- **Text**:
## start
Although primarily described in relation to dictation, the speech recognition unit 6 may be used to perform any operation that involves the analysis of human voice. For example, the speech recognition unit 6 may perform command and control operations (i.e. to initiate a command through the speech of a user), perform a voice search (i.e. search the Web, an audio broadcast, or a document based on a user's speech inquiry), or perform voice biometrics (i.e. identify a human based on the speech characteristics of a user).
Interference may be caused by the cooling fan 10 as the speech recognition unit 6 may be unable to accurately separate the sounds of the fan 10 from voice or speech of a user. To assist in accurate voice recognition and dictation, the fan speed regulator 5 adjusts the speed of rotation of the fan 10 to increase the accuracy of the speech recognition unit 6 while still maintaining proper heat dissipation in the dictation computer 1 and preventing overheating. Although the interference caused by the fan 10 is primarily described as audio interference, the fan speed regulator 5 may detect and compensate for other forms of interference by the fan 10 to the microphone 2. For example, the fan speed regulator 5 may detect and compensate for RF interference to the microphone 2 caused by the fan 10 emitting a RF signal at a particular speed of rotation, a current offset to the microphone 2 caused by the fan pulling a high current, or any type of interference caused by the fan 10 to the microphone 2.
## end
- **Information supplied**:
## start
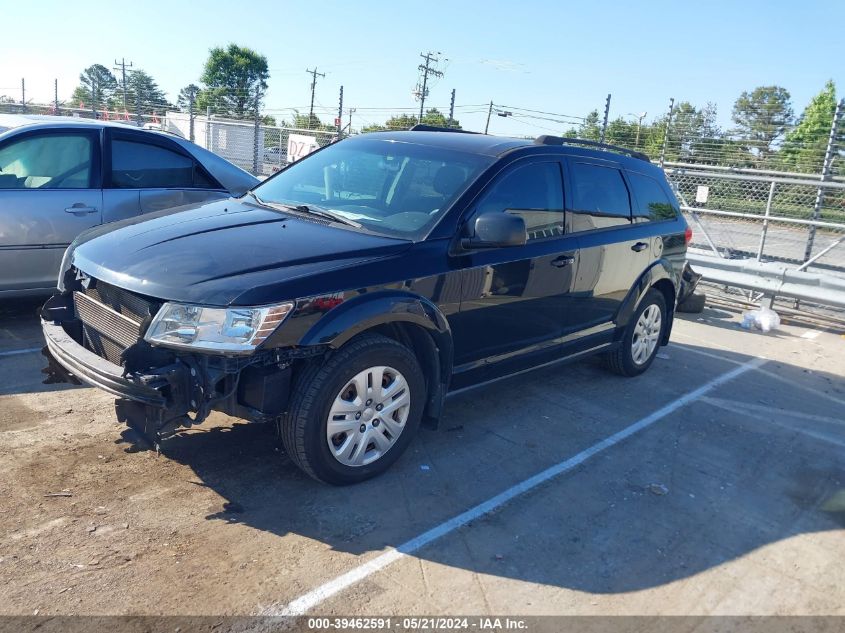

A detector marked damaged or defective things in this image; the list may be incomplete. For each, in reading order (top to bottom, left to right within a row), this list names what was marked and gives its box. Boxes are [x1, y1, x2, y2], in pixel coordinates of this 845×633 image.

broken headlight [143, 302, 294, 354]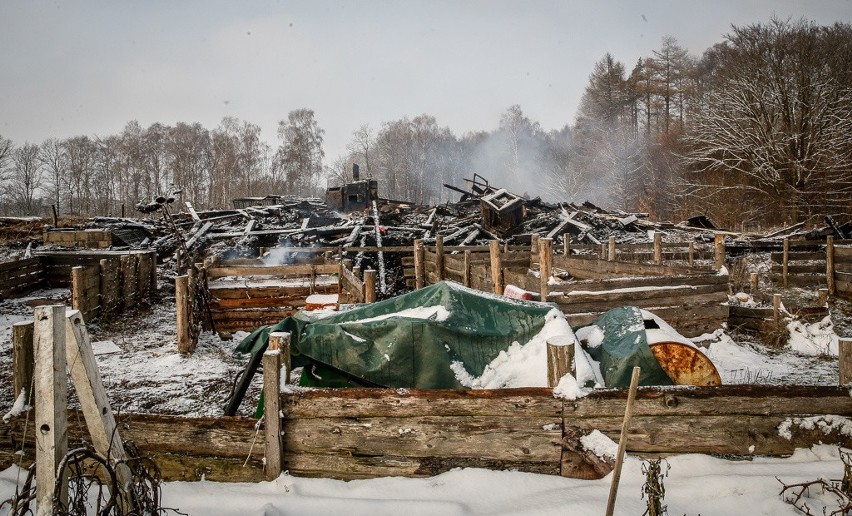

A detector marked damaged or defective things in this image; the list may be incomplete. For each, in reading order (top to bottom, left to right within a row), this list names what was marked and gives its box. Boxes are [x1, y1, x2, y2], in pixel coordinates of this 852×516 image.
## end
- **Directions**: Write out the passage of the speech recognition text that opens with the words "Although primarily described" and closes with "of a user).".

- **Result**:
Although primarily described in relation to dictation, the speech recognition unit 6 may be used to perform any operation that involves the analysis of human voice. For example, the speech recognition unit 6 may perform command and control operations (i.e. to initiate a command through the speech of a user), perform a voice search (i.e. search the Web, an audio broadcast, or a document based on a user's speech inquiry), or perform voice biometrics (i.e. identify a human based on the speech characteristics of a user).